**Dataset entries:**

····················

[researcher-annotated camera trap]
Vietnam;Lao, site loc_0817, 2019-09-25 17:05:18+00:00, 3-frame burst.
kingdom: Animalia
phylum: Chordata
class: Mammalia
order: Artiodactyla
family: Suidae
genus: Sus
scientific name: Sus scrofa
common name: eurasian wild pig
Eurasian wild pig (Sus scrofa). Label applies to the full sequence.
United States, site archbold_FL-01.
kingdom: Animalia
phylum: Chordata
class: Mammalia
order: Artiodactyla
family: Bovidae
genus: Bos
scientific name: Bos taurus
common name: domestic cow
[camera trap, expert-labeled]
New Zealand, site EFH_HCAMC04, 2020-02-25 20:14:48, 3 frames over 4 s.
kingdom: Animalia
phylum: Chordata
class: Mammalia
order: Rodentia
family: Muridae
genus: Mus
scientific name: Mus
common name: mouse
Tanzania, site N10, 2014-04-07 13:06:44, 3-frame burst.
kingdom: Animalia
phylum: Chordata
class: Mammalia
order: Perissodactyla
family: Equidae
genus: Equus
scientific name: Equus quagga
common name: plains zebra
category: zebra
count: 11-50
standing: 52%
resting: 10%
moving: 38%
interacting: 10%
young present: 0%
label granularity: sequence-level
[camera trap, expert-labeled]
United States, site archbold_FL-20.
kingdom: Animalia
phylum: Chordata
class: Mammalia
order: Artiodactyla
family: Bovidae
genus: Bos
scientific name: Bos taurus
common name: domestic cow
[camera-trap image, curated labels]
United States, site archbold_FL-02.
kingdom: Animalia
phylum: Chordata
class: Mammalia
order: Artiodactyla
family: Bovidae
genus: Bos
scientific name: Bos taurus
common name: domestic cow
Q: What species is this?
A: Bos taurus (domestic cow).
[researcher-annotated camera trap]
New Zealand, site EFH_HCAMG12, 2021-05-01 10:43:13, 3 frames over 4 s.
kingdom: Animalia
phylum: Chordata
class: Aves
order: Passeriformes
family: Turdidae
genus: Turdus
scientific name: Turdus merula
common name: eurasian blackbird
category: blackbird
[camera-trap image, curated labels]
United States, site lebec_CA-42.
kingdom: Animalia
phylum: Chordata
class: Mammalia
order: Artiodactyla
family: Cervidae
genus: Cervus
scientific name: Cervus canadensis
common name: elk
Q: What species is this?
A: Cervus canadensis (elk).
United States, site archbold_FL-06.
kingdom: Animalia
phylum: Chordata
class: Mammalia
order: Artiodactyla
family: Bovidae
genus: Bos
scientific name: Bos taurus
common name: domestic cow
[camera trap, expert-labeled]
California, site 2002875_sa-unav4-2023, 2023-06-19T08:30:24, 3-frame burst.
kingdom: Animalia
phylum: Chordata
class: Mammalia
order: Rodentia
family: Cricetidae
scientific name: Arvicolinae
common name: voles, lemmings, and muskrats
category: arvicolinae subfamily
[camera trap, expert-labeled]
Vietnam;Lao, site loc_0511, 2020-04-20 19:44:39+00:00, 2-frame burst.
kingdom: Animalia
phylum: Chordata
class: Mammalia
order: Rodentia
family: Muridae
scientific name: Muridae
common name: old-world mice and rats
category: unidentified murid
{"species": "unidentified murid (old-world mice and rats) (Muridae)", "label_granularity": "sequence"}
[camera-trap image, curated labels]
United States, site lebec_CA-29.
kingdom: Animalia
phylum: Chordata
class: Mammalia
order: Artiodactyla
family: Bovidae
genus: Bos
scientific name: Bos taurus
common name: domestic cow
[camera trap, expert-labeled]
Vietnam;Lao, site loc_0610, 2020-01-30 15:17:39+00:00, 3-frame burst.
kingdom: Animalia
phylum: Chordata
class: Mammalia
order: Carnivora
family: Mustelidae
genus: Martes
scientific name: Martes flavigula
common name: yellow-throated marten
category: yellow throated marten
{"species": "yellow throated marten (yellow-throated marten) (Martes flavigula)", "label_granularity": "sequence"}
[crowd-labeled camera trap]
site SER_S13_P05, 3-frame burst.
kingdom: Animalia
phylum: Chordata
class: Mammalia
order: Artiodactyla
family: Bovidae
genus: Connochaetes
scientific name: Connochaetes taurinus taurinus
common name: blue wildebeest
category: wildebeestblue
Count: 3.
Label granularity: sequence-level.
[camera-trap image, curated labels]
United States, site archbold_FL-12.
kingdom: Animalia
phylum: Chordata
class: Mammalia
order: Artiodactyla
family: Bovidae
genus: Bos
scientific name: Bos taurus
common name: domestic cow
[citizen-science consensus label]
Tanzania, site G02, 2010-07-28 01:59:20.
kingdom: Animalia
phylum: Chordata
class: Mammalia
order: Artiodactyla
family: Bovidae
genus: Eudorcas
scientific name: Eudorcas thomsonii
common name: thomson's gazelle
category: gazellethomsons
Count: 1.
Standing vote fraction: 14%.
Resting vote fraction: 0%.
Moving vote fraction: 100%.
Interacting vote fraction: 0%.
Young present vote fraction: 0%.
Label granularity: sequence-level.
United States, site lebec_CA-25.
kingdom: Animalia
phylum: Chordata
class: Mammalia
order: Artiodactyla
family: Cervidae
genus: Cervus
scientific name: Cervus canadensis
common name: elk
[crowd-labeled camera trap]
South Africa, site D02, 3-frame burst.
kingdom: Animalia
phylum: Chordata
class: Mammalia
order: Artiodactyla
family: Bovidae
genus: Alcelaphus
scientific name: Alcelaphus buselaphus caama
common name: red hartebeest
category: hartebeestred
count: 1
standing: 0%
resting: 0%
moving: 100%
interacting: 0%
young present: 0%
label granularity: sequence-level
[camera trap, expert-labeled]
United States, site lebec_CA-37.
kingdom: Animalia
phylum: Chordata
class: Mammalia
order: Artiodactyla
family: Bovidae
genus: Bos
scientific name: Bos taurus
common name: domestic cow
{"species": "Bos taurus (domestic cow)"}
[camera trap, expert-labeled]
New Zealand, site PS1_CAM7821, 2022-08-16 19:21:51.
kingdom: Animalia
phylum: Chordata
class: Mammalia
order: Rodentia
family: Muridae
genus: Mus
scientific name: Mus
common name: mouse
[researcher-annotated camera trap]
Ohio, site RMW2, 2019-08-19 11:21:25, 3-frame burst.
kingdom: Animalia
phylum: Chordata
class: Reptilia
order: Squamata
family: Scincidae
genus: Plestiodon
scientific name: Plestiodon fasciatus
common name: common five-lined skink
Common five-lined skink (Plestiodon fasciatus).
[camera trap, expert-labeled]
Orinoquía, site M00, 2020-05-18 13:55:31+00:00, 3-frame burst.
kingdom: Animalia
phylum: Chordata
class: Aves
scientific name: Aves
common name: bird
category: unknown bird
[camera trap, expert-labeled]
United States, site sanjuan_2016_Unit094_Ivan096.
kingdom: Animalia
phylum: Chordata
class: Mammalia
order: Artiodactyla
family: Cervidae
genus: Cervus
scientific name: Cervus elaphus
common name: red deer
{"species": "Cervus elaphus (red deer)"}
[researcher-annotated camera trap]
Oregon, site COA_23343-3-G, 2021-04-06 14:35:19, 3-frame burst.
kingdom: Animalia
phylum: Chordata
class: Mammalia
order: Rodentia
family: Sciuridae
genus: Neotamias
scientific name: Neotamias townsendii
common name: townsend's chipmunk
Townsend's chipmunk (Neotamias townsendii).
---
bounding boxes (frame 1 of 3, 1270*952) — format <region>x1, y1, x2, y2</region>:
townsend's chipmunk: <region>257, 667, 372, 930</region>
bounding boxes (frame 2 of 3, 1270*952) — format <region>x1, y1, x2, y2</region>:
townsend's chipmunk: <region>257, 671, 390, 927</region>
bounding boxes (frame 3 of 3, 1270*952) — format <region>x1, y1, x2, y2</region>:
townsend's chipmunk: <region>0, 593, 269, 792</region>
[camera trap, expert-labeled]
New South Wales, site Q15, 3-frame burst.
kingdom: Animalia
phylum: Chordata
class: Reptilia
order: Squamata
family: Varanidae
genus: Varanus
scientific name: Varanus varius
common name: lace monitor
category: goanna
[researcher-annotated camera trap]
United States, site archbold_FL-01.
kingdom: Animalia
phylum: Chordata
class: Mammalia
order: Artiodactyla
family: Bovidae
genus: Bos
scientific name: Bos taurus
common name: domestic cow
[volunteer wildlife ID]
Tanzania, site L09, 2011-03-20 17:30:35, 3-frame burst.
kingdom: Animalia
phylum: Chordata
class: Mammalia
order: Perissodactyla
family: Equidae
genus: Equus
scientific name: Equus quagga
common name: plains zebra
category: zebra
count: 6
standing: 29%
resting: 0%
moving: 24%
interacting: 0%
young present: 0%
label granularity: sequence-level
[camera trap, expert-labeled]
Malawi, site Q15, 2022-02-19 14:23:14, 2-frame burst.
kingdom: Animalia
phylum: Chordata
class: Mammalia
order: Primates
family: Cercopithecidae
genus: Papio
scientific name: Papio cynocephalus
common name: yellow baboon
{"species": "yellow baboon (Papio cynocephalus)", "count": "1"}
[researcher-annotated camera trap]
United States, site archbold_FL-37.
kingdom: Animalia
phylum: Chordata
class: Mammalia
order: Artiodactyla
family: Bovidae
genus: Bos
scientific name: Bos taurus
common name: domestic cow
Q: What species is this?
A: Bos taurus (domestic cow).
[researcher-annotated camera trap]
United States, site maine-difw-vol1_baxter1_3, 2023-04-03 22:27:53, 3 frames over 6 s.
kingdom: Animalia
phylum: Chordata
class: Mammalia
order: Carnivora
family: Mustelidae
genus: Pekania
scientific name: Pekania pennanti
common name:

····················

**Problem to work on:**
Set down exactly, and only, the lines from the one with "family: Cercopithecidae" to the final line of the data.

**Answer space:**
family: Cercopithecidae
genus: Papio
scientific name: Papio cynocephalus
common name: yellow baboon
{"species": "yellow baboon (Papio cynocephalus)", "count": "1"}
[researcher-annotated camera trap]
United States, site archbold_FL-37.
kingdom: Animalia
phylum: Chordata
class: Mammalia
order: Artiodactyla
family: Bovidae
genus: Bos
scientific name: Bos taurus
common name: domestic cow
Q: What species is this?
A: Bos taurus (domestic cow).
[researcher-annotated camera trap]
United States, site maine-difw-vol1_baxter1_3, 2023-04-03 22:27:53, 3 frames over 6 s.
kingdom: Animalia
phylum: Chordata
class: Mammalia
order: Carnivora
family: Mustelidae
genus: Pekania
scientific name: Pekania pennanti
common name:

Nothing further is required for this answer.